Zhang’s work speaks to the enduring societal issues of power and oppression; and cultural hegemony and the need to express one’s individual selfhood. For example, when Zhang visited the Terra Cotta Warriors of the Qin excavations, he was immediately aware that “the concepts of feudalism and oppression have never stopped controlling the people in China.” His meditative life-sized figures created in response to the Terra Cotta Warriors seem to be made with love, humor, and a balance of despair and hope, a vision saying that human social interactions are indeed centrally important, and we can improve. Zhang’s pieces are rough-hewn, with broadly slabbed surfaces that gently open a connection to our human imperfection even amid our virtues.
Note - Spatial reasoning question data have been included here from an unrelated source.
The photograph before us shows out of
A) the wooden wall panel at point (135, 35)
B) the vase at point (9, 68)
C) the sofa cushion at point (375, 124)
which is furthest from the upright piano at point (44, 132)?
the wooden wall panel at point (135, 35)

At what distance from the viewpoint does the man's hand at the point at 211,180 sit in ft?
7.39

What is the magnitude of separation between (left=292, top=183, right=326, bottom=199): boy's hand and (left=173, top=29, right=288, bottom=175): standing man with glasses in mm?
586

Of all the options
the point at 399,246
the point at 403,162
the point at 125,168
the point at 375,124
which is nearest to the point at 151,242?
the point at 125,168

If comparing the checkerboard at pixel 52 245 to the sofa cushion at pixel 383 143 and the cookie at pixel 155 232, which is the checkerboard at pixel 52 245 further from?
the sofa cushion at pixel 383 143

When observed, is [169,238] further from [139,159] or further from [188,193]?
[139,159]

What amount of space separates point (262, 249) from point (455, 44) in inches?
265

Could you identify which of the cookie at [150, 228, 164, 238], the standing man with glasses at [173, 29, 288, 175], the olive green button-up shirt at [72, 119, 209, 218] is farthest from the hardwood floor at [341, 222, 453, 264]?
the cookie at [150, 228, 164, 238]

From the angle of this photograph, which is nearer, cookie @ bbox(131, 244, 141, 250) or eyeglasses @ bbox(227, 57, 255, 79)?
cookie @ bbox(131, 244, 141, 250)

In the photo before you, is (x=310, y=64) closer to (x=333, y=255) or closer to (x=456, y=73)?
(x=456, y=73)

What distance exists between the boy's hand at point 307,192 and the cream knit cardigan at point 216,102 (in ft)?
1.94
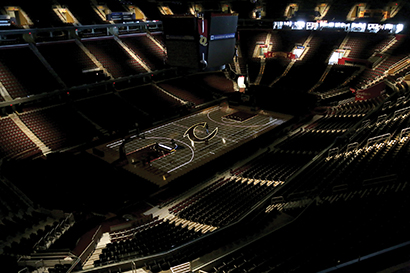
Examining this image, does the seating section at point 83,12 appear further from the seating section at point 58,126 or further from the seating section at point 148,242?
the seating section at point 148,242

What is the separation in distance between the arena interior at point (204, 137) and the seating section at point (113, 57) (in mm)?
231

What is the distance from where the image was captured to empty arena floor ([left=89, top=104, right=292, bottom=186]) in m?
22.0

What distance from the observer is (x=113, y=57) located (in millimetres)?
35500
His life-sized ceramic figures, created in response to the Terra Cotta Warriors, have huge mitts of hands, lumpen feet, and unkempt clothing, a far cry from the smoothly detailed original warriors, but equally as impressive.
Wanxin Zhang was
born and educated in China. He graduated from the prestigious
LuXun Academy of Fine Art with a focus in sculpture. In 1992,
after Wanxin Zhang established his art career as a sculptor in
China, he and his family relocated to San Francisco, where he
received his MFA from the Academy of Art University. Zhang was
influenced by other ceramic artists in California, such as Bay
Area funk and figurative artists such as Robert Arneson and Peter
Voulkos. As a studio sculptor and educator, Zhang is a first-place
recipient of the Virginia A. Groot Foundation Grant in 2006, and
the Joan Mitchell Grant in 2004. His sculptures have been shown
in San Francisco, New York, Seattle, Santa Fe, and Miami, as well
as abroad in Japan, China, and Canada. Zhang has had many solo
museum exhibitions, and his work can be found in both public and
private collections nationally and internationally. His works
were included in Judith Schwartz’s book on Confrontational
Ceramics, and have been featured in major art magazines.
Zhang currently lives and works in San Francisco, and is a lecturer
at the Department of Art Practice at UC Berkeley.